Questi bambini non vogliono più soffrire. Non sorridono mai, hanno volti tristi e il dolore nei loro cuori è interminabile e inspiegabile.

“Ci sono bambini che sognano di morire per andare in paradiso e così avere un posto dove mangiare e stare al caldo. Vivono con la speranza di essere colpiti da un bombardamento per arrivare in ospedale e forse così scapperanno dalla città assediata. Ci sono bambini rimasti orfani a causa della guerra, che per un piatto di cibo si uniscono a gruppi armati”, afferma Valerio Neri, direttore generale di Save the Children Italia. La guerra è un “affare” e spesso i gruppi armati sono gli unici che hanno soldi per pagare”, dice un ragazzino nel rapporto di Save the Children.

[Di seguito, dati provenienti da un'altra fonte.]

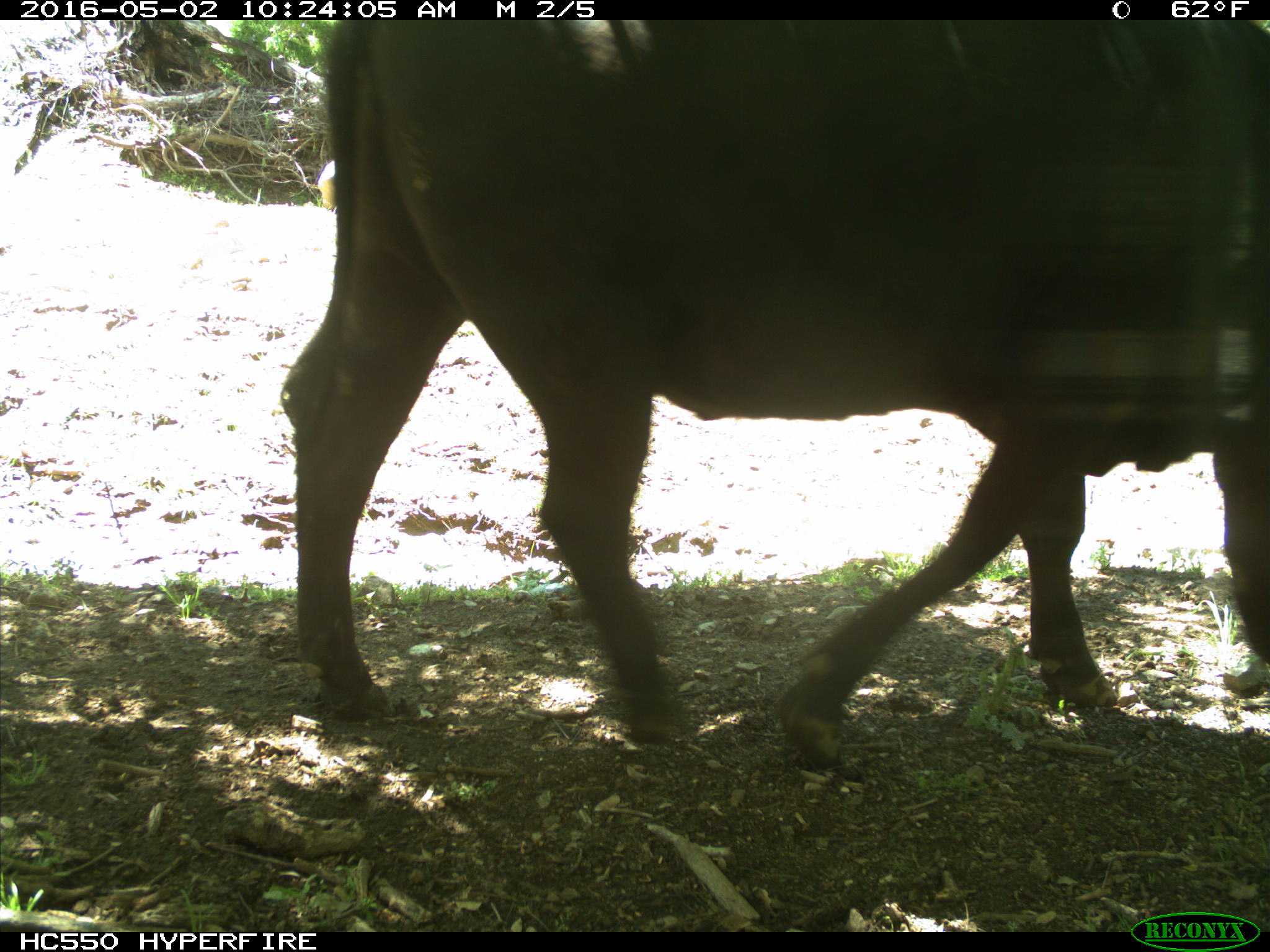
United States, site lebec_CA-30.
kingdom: Animalia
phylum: Chordata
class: Mammalia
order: Artiodactyla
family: Bovidae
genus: Bos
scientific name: Bos taurus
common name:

I bambini siriani sono sempre stressati e ansiosi. Non sono come gli altri bambini. Qualsiasi rumore sconosciuto, se una sedia si muove o se una porta si chiude, hanno una reazione. Questo è il risultato della loro paura – del suono degli aerei, dei missili, della guerra.

“L’esposizione continua a eventi traumatici e esperienze avverse ha portato la maggior parte dei bambini siriani a vivere in uno stress tossico, con gravi conseguenze sulla loro salute mentale e fisica, che possono danneggiare gravemente il loro sviluppo”, afferma Valerio Neri.

I bambini sognano frequentemente di tornare indietro nel tempo, prima dell’inizio della guerra. Alla fine delle interviste condotte con i bambini, è stato chiesto loro di pensare a qualcosa di felice nella loro vita. Dei 154 intervistati, 140 sono tornati indietro al 2011 per ricordi felici delle feste in famiglia
come compleanni, matrimoni e Ramadan o gite con la famiglia o con gli amici.